Is this the way the world works? Physicist and network sociologist Duncan Watts says no. Watts did empirical work examining email networks, and found that hubs were not responsible for the vast majority of the spread. Some might complain about the external validity (generalizability) of his work, but his claim that randomness plays a larger part in network phenomena would explain why advertising executives cannot simply recruit these network hubs and run successful campaigns. On the other hand, physicist Albert-Laszlo Barabasi (Barabasi 2003) writes that Gladwell noticed something that is in fact accurate, and which is not limited to human behavior. To understand what he means, we need to take network theory to a higher level of abstraction and think of people as nodes and their ties to others as links, or edges.

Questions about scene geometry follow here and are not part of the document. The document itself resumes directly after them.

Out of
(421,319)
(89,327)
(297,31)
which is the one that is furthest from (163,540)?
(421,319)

In the graph, or network diagram, below, each numbered circle is a node and each arrow between nodes is an edge.

Nodes and Edges

According to Barabasi, Gladwell's rare connectors, or nodes with an anomalously vast number of connections, are present in diverse complex systems. Networks from biology, computer science, and ecology feature this topology - many nodes with few ties, and sparsely distributed connector nodes with a vast number of ties. There is a large literature on contagion in networks, but my purpose here is to motivate the use of R for sna, so I only use two popular examples. Speaking of which, note that both Barabasi and Watts have devised network models that one can use to simulate networks in R, using the igraph package.

Social Network Analysis

Social network analysis is the formal study of systems of people, with an emphasis on their relationships. It evolved from a combination of mathematics and social science fields, including Graph Theory (see Euler 1736 and the Konigsberg Bridge problem), Psychology (see Heider and balance theory) and anthropology (see Granovetter and weak ties). Further information available at Analytictech's Notes on the History of Social Network Analysis. Note that the number of connections, ties, links, arcs, edges or whatever you want to call relationships, is formally called degree. This should not be confused with the pop culture notion of 'degrees of separation' in social networks, which is formally called path distance or geodesic distance.

One more motivating anecdote about the power of sna and then on to using R for it: Google's workhorse search engine ranking algorithm, PageRank, is actually a variant on an sna concept - Bonacich Power Centrality. Bonacich (1987) hypothesized that someone's power in society depends on the power of his or her social contacts. Bonacich formalized this mathematically: c i = B ( c 1 R i 1 + c 2 R i 2 + . . . + c n R in ) , where c i is the person in question, B is the magnitude of the effect, and R ij is the strength of the relationship between the person in question, i, and each of the other people, j, under consideration (See Jeroen Bruggeman's explanation for a more complete explanation). If B = 1 , the formula becomes eigenvector centrality, of which PageRank is a variant. Page, et al. (1998) do not cite Bonacich, but it's safe to say that a social network analyst appears to have been the first to think up the concept.

Works cited:

Albert-Laszlo Barabasi. 2003. Linked. Plume Publishing. pp 56-57.

Gladwell, Malcom. 2000. The Tipping Point. Little Brown Publishing.

Granovetter, Mark. 1973. "The Strength of Weak Ties"; American Journal of Sociology, Vol. 78, No. 6., pp 1360-1380

Granovetter, Mark. 1978. "Threshold Models of Collective Behavior"; American Journal of Sociology, Vol. 83, No. 6, pp 1420-1443

Leisch, Friedrich. "Sweave and Beyond: Computations on Text Documents." Proceedings of the 3rd International Workshop on Distributed Statistical Computing (DSC 2003). Available in PDF here.

Page, Lawrence; Brin, Sergey; Motwani, Rajeev and Winograd, Terry (1999). The PageRank citation ranking: Bringing order to the Web. Available here.